CLUTCH NOTES

 

BLEEDING

 
New clutch slave cylinders will arrive with the bleeder screw installed in one of the two holes on the end of the slave cylinder.  This bleeder screw may not be in the correct hole.  Make sure the bleeder screw is located in the upper hole when the slave cylinder is attached to the bell housing body.  If, as was the case on both of my cars, the bleeder screw is located on the lower hole it will be harder to bleed the clutch properly and you will need to move things around to correct the error.

Bleeding the clutch is much the same as bleeding the brakes.  You can use a friend to press the clutch pedal, or use a vacuum pump or other hydraulic bleeding tool if you are working alone.  Be sure you have removed all air bubbles before you are finished bleeding the clutch lines.  The master cylinder does not hold much brake fluid.  Have a friend stationed to watch it closely, or make frequent trips to the top side of the car if you have to monitor the fluid level yourself.  Only a couple of pumps on a vacuum pump will empty the reservoir.

As with the brakes, the clutch brake fluid should be replaced once a year.

 

 ADJUSTMENT

Start by removing the spring between the slave cylinder and the clutch release arm.
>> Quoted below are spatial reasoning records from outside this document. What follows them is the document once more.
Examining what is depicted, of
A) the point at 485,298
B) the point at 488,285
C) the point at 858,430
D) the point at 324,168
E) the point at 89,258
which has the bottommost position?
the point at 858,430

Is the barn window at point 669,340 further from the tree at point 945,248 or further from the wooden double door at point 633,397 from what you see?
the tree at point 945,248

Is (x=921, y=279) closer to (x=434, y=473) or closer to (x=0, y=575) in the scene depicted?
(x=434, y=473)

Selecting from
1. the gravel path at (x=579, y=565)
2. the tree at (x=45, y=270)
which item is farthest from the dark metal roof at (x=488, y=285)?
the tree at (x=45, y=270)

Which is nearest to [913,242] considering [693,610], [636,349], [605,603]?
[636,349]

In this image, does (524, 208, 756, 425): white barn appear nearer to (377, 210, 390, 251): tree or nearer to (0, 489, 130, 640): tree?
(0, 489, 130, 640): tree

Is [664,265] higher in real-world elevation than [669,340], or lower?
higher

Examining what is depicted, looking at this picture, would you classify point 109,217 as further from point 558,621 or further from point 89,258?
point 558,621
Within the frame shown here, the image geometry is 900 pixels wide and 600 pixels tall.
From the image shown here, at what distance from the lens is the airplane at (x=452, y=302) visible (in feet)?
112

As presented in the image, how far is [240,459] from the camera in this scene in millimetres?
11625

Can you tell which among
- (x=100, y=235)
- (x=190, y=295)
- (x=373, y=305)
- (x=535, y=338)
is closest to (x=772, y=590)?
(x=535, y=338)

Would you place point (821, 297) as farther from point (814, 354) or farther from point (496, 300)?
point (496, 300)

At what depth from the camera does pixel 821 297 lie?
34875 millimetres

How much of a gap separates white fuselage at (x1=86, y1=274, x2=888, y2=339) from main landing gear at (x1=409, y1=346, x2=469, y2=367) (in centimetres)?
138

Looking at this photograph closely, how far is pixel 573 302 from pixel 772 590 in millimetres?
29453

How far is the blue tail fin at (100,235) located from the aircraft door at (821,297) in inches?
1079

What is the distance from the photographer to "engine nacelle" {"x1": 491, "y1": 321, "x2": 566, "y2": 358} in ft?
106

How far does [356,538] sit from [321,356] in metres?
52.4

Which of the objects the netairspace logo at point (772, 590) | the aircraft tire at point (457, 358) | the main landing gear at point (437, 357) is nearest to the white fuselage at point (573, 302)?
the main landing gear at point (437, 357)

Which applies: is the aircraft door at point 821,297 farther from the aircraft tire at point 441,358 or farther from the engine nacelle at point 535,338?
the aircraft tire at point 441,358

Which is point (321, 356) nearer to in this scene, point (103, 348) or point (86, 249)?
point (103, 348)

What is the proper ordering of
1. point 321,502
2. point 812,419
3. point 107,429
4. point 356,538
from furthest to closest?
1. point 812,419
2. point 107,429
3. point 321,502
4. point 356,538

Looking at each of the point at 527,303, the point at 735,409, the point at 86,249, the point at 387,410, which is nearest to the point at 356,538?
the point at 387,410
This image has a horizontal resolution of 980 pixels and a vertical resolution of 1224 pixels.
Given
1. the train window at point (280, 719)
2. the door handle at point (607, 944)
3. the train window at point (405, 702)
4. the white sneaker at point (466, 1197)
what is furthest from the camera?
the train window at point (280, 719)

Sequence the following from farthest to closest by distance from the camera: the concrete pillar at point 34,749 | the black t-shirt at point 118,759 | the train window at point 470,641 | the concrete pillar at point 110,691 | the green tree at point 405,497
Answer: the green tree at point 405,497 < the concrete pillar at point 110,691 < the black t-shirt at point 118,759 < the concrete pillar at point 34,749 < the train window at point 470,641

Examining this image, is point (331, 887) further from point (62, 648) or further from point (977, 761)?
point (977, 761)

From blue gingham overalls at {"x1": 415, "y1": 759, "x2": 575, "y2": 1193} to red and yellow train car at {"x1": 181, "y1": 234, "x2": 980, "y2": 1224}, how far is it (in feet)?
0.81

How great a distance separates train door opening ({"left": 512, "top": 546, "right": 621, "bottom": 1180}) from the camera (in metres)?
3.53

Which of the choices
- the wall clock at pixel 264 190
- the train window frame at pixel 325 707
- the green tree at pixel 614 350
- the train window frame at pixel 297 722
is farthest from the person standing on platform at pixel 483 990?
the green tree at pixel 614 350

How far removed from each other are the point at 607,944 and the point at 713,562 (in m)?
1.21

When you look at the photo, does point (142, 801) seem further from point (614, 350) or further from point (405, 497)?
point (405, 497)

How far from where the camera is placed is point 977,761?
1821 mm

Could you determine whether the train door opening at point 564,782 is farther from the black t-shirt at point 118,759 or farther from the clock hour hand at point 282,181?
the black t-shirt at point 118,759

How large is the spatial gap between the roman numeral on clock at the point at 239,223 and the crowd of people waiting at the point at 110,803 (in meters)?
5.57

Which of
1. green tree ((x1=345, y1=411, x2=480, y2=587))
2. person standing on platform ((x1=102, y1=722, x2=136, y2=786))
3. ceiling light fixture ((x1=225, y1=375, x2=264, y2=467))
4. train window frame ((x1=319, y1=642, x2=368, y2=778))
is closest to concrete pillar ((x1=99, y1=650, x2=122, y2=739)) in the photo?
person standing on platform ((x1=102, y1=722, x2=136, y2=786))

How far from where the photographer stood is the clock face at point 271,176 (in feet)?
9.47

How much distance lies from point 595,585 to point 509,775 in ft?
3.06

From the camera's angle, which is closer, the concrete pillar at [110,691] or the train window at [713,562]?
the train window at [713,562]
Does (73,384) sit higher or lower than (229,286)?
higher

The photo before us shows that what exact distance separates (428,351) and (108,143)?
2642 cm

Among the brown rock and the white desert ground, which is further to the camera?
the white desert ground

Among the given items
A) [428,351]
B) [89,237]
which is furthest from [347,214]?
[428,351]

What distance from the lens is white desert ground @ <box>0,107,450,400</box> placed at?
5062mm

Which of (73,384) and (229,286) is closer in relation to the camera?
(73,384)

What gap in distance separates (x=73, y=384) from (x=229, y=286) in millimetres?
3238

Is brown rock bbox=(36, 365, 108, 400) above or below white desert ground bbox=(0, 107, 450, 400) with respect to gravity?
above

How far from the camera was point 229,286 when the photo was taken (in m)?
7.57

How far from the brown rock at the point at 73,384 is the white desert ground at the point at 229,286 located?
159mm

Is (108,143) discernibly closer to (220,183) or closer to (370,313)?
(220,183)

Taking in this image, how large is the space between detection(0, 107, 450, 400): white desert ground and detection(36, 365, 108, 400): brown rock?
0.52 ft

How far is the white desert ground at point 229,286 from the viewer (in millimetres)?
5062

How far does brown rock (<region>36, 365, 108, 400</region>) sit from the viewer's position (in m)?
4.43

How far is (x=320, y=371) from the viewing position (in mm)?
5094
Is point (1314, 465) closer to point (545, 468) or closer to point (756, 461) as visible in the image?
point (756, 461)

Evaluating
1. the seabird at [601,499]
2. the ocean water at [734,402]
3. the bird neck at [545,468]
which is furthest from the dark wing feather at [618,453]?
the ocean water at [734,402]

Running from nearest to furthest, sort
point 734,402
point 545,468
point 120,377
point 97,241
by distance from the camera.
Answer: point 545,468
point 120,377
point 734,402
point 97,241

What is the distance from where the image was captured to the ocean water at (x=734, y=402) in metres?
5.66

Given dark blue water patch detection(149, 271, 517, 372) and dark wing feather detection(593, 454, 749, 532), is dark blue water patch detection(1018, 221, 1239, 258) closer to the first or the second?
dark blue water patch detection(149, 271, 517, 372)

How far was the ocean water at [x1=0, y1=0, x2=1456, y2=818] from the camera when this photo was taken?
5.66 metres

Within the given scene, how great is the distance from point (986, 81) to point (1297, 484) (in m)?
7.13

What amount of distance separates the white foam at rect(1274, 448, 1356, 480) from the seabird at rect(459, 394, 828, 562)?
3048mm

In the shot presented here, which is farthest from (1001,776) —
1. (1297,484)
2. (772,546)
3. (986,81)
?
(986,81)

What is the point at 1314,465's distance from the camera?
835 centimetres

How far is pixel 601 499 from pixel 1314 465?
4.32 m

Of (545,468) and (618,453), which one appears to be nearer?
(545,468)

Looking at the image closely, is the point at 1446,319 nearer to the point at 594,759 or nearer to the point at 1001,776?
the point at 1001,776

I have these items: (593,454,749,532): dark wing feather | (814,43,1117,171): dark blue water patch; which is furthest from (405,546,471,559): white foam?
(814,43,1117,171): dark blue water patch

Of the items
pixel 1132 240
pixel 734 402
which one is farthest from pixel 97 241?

Adjust the gap between the slave cylinder rod and the clutch release arm so that there is a very small amount of free play between the two mating surfaces.  Failure to leave a gap will cause the clutch to release completely.  Too much gap will fail to release the clutch completely when the pedal is depressed.

NOTE: If your clutch disk appears to be worn out crawl under the dash and check the free play between the master cylinder to the clutch pedal arm before you remove the engine and transmission. 

Any or all of the three components that make up this connection  can wear, causing the clutch pedal to travel a shorter distance than it should, and not moving the master cylinder piston as far as it should.  This will create the same failure to disengage effect as would be caused by a worn out clutch disk.

Suggestions for repairing these worn parts include:

  • If only the clutch pedal hole is worn you can weld it shut and re-drill the hole to the correct size.  If the U connector is worn you may need to replace it with a new or lesser worn part. A worn clevis pin should be replaced at this time as well.
  • Drill the clevis pin holes in both the clutch pedal and the master cylinder U connector to match a larger diameter clevis pin.